> _ТЕКСТ УПРАЖНЕНИЯ_
В этой любви было обещание великой человечности, той самой, которую и имел в виду Маркс, когда писал через несколько веков об отношениях мужчины к женщине, как об естественнейших отношениях «человека к человеку».

Стало давно общим местом, что Петрарка опередил собственную эпоху как ученый-гуманист. Но он опередил ее — на века — и неслабеющей любовью к стареющей женщине. В его лице культура человеческих чувств, перешагнув несколько ступенек, поднялась так высоко, что еще и сегодня многим из нас, чтобы ее понять, не мешало бы задрать головы.

Вот об этом-то я и написал человеку, который усомнился в том: «А была ли девочка?»

> _ПРОВЕРЬТЕ ПОНИМАНИЕ_
1. Перепишите дословно отрывок из текста о Петрарке от слов «Стало давно общим» до слов «бы задрать головы.» включительно.
2. Кто, согласно тексту о Петрарке, писал об отношениях мужчины к женщине как об естественнейших отношениях «человека к человеку»?
3. Пожалуйста, продолжите текст о Петрарке, начав сразу после его последнего предложения.

> _ИСХОДНЫЕ ДАННЫЕ_

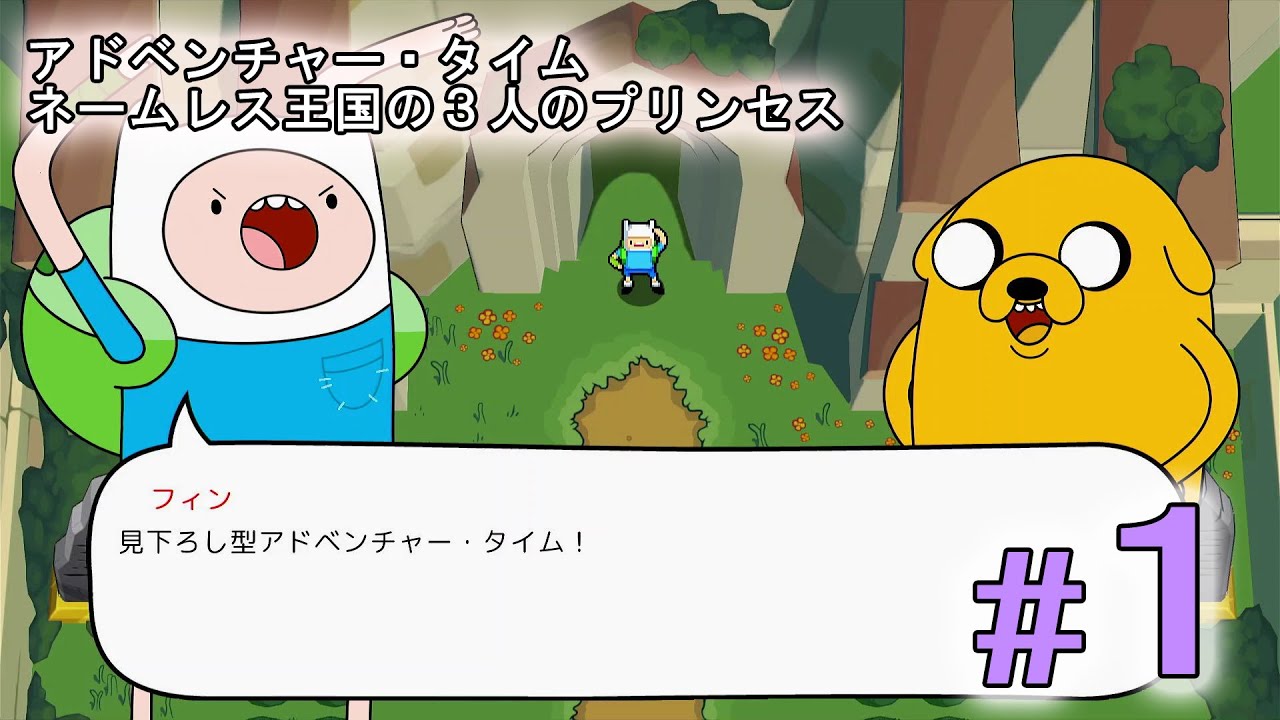 3DS アドベンチャー・タイム ネームレス王国の3人のプリンセス Amazon | アドベンチャー・タイム ネームレス王国の3人の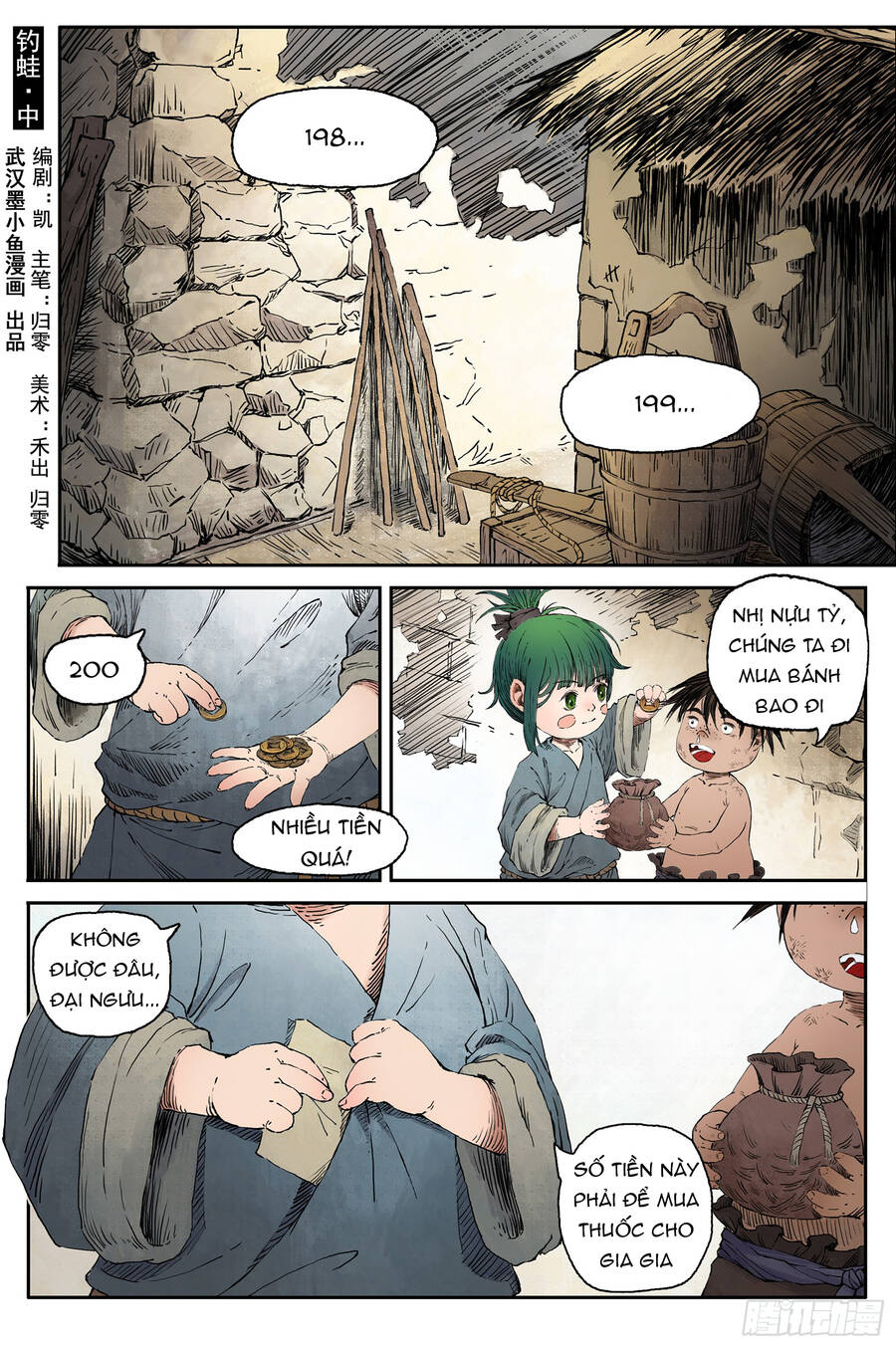 Linh Khư Chapter 59 - Trang 4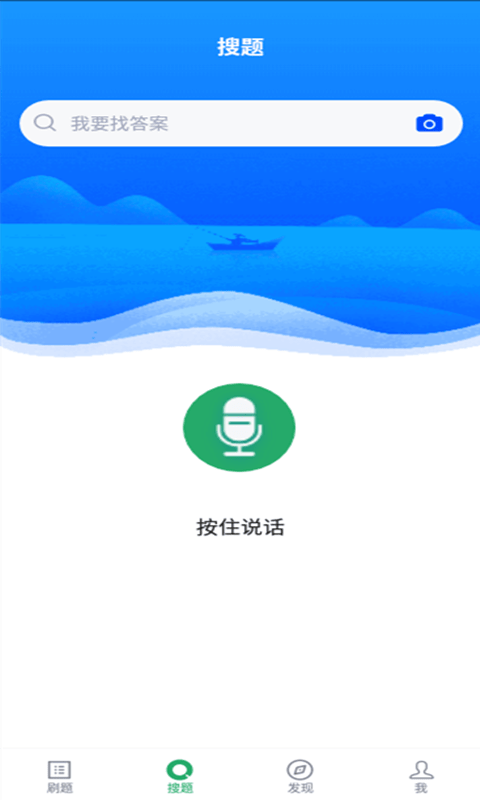 外科护理正副高app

> _ОТВЕТЫ К УПРАЖНЕНИЮ_
1.
Стало давно общим местом, что Петрарка опередил собственную эпоху как ученый-гуманист. Но он опередил ее — на века — и неслабеющей любовью к стареющей женщине. В его лице культура человеческих чувств, перешагнув несколько ступенек, поднялась так высоко, что еще и сегодня многим из нас, чтобы ее понять, не мешало бы задрать головы.

2. Маркс.

3.
«Возможно, у Вашего учителя литературы кисти рук и были вылеплены из сырого теста, но о Ромео и Джульетте он говорил дело. Если воспользоваться образом Стендаля, мужское воображение — соляные копи, в которых сухая ветка (заурядная женщина) покрывается сияющими кристаллами. Это особенно относится к поэтам. Ромео поэтом и был; он часть, может быть лучшая, самого Шекспира. Отвлечемся от Петрарки и Лауры. Тут мы действительно вооружены либо весьма немногими фактами (нотариальные записи), либо чисто субъективным восприятием сонетов, воспевающих идеальную любовь. Обратимся ну хотя бы к Лермонтову, о нем нам известно гораздо больше. Как помните, он был готов на муки и битву с целым миром, чтобы лишний раз пожать руку Н. Ф. Ивановой, то есть видел в ней существо высшего порядка, а она вышла замуж за офицера сомнительной репутации и этой самой недосягаемой для поэта рукой подавала мужу по утрам кофе.

Когда читаете Вы воспоминания современников замечательных людей, разве Вас не поражает в обрисовке женщин, которых великие личности любили, резкое несовпадение восприятий: они, любящие, видят в любимых одно, а окружающие — в том числе и авторы мемуаров — беспристрастным оком совершенно иное.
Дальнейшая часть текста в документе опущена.